Your task: Reproduce without alteration the lines of the records below, beginning with the line that contains "What distance is" and continuing through the final line of the records.

Data for the task:
************
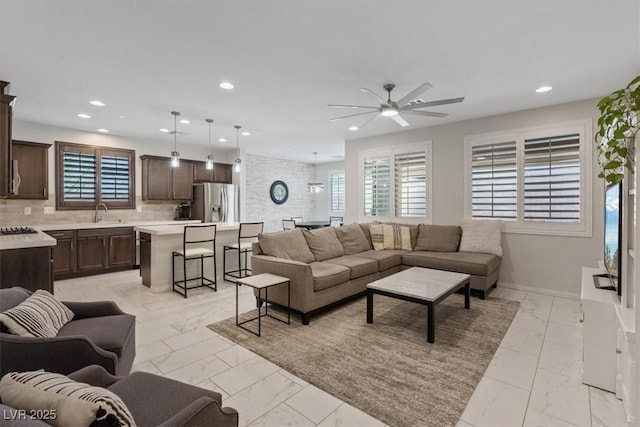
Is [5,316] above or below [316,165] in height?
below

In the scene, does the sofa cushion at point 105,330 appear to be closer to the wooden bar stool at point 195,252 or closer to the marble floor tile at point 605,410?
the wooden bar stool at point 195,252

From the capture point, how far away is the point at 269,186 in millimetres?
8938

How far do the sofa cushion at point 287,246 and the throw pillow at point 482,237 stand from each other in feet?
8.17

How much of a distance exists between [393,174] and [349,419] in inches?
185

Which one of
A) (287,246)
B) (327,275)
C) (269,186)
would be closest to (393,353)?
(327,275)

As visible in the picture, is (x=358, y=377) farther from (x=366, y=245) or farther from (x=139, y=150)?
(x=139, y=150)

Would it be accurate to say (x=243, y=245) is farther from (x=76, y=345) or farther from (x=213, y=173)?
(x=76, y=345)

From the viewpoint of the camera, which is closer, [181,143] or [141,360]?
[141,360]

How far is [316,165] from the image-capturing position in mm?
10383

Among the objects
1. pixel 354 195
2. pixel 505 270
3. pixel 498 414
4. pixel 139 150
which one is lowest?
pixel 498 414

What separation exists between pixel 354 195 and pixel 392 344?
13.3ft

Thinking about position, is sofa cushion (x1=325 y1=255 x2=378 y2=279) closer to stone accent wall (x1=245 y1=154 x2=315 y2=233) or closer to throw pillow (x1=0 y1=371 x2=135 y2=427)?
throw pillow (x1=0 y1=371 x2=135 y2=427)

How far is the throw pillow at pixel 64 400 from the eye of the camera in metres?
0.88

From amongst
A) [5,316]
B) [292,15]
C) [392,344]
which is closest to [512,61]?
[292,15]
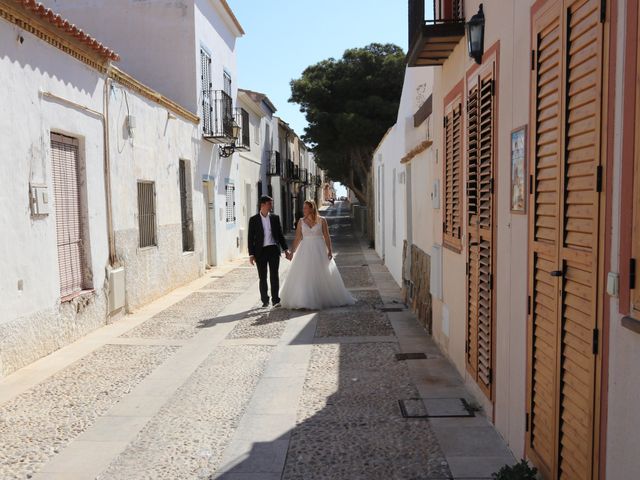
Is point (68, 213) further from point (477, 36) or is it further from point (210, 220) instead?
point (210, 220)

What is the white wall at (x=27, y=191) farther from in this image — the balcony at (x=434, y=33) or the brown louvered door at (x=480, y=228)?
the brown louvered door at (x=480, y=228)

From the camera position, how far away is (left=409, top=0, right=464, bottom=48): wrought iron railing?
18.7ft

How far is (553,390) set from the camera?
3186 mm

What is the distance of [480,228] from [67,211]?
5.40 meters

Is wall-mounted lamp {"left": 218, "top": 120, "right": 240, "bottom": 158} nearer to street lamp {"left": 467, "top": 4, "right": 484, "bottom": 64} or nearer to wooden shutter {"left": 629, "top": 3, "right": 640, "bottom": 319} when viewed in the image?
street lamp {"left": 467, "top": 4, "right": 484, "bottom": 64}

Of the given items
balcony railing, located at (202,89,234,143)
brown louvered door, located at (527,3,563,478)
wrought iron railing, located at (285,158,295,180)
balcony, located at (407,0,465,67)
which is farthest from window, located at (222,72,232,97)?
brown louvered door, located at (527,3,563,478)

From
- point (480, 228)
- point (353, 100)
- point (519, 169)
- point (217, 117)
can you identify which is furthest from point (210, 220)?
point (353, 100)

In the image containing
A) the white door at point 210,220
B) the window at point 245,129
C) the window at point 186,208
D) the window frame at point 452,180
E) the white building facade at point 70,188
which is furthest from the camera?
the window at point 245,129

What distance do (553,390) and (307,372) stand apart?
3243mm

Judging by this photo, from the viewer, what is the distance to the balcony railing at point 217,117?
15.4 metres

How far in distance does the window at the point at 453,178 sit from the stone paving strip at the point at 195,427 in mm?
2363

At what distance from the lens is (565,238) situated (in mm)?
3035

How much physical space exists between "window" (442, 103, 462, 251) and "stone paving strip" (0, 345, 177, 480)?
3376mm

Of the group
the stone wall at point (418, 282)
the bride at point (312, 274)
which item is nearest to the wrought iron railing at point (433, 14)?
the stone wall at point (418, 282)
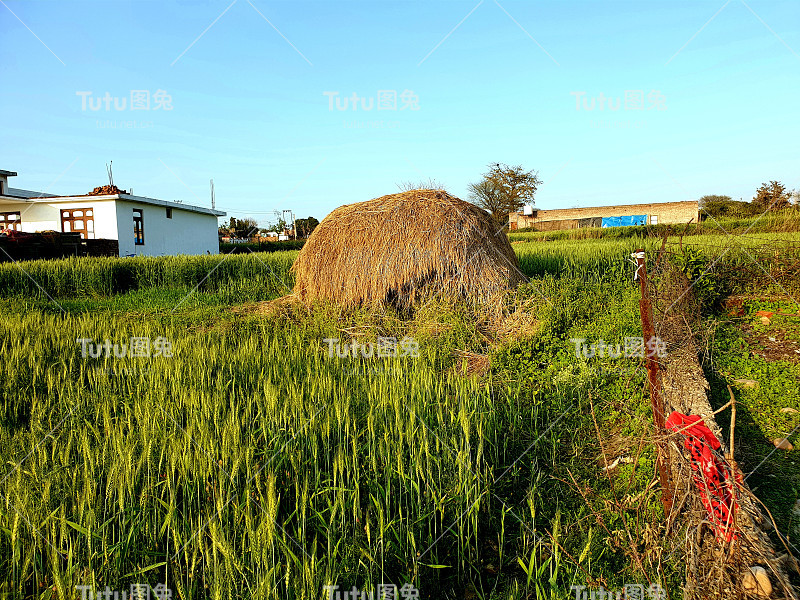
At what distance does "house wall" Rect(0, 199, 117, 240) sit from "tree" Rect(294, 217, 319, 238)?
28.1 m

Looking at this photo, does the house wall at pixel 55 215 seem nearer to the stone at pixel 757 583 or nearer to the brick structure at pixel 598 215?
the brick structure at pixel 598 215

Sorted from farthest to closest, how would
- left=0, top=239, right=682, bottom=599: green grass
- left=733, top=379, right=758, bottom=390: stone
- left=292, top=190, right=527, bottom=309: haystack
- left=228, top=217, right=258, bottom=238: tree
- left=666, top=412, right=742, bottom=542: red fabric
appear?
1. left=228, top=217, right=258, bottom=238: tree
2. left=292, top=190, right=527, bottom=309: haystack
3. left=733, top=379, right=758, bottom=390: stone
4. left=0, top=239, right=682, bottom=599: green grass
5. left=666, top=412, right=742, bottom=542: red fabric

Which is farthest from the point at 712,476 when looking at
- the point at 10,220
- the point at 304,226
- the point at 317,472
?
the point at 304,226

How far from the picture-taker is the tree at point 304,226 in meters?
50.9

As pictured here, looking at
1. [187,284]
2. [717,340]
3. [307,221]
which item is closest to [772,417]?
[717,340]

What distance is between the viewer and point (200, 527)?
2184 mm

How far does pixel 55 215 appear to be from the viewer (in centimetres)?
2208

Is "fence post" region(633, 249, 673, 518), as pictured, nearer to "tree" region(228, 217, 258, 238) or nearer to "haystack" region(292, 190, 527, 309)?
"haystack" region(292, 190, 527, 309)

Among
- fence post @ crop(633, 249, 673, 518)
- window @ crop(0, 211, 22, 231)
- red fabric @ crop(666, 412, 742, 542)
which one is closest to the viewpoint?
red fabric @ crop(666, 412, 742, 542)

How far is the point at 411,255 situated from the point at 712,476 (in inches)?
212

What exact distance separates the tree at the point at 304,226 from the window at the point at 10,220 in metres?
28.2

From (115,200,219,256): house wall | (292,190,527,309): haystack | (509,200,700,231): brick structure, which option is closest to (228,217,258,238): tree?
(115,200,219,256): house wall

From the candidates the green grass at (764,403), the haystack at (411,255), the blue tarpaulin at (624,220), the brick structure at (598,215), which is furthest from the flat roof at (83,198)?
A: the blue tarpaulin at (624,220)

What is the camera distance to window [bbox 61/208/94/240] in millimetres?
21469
************
Task response:
What distance is between the viewer and point (200, 527)?
2184 mm

How far does pixel 55 215 appear to be from the viewer (in centimetres)?
2208

Is "fence post" region(633, 249, 673, 518), as pictured, nearer to "tree" region(228, 217, 258, 238) or nearer to "haystack" region(292, 190, 527, 309)?
"haystack" region(292, 190, 527, 309)

Among
- fence post @ crop(633, 249, 673, 518)
- window @ crop(0, 211, 22, 231)
- red fabric @ crop(666, 412, 742, 542)
which one is closest to the viewpoint?
red fabric @ crop(666, 412, 742, 542)

How far is the point at 411,255 situated from the point at 712,476 (in inches)?
212

What exact distance separates the tree at the point at 304,226 from the window at the point at 10,220 in metres?
28.2

From (115,200,219,256): house wall | (292,190,527,309): haystack | (509,200,700,231): brick structure, which option is closest to (228,217,258,238): tree?
(115,200,219,256): house wall

From the candidates the green grass at (764,403), the haystack at (411,255), the blue tarpaulin at (624,220), the brick structure at (598,215), which is furthest from the flat roof at (83,198)?
A: the blue tarpaulin at (624,220)

What is the camera distance to window [bbox 61/208/94/240] in millimetres?
21469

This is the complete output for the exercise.